If there inner product is zero, one of them needs to be a cosine.

9. Oct 23, 2013

### Simon Bridge

I don't mean just say the math in words.
Try to get your head out of the math - this is a physical situation. What is the physical meaning?
I think you need to review the derivation from it's physical foundation. At the moment it seems to be an exercise in abstract mathematics for you.

What is special about $k_m$ is that it is a particular value of $k$, which is one of the $\{k_n\}$ ... which means that one of the terms in the sums, the one where n=m, has a division-by-zero problem. That gives a non-physical result - therefore: no solution.

But isn't that a problem? Shouldn't there be some solutions to the situation - after all, you can physically set one up and watch it work away without blowing up or anything? Either the premise the equations were built on is just wrong or there's something else like............

........ what if that term where n=m did not exist for some reason? Something like that? Then the problem would never come up.

What roles do $\phi$ and $u_n$ play in the solution?
In what situation would you normally care about their orthogonality?

10. Oct 25, 2013

### vela

Staff Emeritus
Where did your expressions for $u_n(x)$, $\phi(x)$, and $y(x)$ come from? As Simon noted, your expression for $u_n(x)$ doesn't make sense. You probably meant, as you wrote in another thread, that $u_n(x) = \sqrt{2/l} \sin k_n x$. The expression for $\phi(x)$ is clearly not orthogonal to $u_m(x)$, so I don't see how it relates to your question.

Go back to the beginning. You're trying to solve the differential equation $(\mathcal{L}+\lambda)y(x) = \phi(x)$ where $\mathcal{L}$ is some Hermitian operator. You have solutions $u_n(x)$ to the homogeneous equation $(\mathcal{L}+\lambda)y(x)=0$ that satisfy the given boundary conditions. In the particular case of the linear oscillator, where $\mathcal{L} = d^2/dx^2$ and the boundary conditions are $y(0)=y(l)=0$, you find that $u_n(x) = \sqrt{2/l}\sin k_n x$ where $\lambda_n=k_n^2$ and $k_n = n\pi/l$.

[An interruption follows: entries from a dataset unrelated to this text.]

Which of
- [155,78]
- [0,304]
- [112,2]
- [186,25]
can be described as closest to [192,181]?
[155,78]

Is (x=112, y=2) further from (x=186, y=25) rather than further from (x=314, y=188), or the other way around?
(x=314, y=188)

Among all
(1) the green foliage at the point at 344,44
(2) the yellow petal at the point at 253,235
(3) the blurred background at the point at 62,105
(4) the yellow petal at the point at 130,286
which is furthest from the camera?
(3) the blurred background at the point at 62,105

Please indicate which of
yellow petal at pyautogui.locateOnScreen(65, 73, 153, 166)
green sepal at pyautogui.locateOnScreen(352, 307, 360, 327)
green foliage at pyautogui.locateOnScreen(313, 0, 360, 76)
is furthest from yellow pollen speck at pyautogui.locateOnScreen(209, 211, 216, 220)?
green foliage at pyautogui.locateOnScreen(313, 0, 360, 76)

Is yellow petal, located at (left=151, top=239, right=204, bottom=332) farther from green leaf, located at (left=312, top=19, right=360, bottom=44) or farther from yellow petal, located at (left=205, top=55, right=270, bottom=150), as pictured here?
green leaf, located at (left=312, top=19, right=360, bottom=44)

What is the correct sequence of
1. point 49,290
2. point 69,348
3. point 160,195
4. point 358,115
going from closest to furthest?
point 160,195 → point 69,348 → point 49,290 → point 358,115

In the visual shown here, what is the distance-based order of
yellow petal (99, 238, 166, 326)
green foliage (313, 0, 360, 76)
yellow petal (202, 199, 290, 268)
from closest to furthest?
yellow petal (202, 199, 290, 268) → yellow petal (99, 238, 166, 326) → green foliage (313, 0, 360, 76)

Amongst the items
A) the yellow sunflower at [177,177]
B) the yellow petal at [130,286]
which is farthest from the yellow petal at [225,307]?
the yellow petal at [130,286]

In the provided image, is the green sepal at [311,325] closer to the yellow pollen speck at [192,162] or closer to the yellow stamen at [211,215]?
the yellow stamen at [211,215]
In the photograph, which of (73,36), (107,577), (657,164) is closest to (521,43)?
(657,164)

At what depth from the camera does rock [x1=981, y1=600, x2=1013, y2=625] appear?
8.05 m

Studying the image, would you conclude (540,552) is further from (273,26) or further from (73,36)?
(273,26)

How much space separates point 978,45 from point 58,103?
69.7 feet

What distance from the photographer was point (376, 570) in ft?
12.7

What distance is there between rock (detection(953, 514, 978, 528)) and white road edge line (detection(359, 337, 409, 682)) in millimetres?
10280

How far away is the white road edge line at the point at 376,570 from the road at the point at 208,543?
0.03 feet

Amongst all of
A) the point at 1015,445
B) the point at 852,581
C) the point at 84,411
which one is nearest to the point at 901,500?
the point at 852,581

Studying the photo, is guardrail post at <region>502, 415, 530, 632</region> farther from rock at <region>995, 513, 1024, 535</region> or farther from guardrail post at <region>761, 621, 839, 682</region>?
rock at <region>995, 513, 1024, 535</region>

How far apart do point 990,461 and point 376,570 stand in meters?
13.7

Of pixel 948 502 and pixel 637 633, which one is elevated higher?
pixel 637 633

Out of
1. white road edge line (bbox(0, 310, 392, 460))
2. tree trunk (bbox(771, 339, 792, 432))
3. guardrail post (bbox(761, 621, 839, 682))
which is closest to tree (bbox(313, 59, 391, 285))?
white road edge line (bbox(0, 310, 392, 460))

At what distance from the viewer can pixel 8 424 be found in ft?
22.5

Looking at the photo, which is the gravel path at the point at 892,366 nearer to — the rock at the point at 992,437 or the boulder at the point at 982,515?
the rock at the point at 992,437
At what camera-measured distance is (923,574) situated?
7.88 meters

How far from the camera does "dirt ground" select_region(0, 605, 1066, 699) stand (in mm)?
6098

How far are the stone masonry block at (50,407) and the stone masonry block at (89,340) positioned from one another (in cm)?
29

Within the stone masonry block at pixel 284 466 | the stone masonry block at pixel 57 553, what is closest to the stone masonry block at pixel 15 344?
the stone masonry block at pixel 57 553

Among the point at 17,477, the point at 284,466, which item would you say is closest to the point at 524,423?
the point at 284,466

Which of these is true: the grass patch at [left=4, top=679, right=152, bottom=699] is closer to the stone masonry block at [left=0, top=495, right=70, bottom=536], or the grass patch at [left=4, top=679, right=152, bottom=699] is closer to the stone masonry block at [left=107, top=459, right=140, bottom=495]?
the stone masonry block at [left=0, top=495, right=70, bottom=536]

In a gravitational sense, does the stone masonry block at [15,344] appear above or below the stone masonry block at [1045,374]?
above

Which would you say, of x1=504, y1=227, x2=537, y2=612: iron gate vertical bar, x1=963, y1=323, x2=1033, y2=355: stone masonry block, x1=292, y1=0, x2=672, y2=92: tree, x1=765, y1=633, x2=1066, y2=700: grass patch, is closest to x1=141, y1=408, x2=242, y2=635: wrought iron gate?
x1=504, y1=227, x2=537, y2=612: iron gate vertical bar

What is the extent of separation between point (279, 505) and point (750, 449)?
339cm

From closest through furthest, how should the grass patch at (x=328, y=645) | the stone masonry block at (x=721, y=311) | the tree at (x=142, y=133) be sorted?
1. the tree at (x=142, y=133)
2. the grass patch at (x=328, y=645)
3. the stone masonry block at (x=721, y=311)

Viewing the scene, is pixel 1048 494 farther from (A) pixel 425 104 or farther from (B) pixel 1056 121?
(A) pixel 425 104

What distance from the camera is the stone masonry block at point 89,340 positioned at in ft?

One important property of Hermitian operators is that the eigenfunctions $\{u_n\}$ of such an operator form a complete set. This means you can express $y$ as a linear combination of the eigenfunctions, i.e.,
$$y(x) = \sum_n a_n u_n(x).$$ Try doing that for $\phi(x)$ as well and plugging the two expansions into the differential equation with $k=k_m$.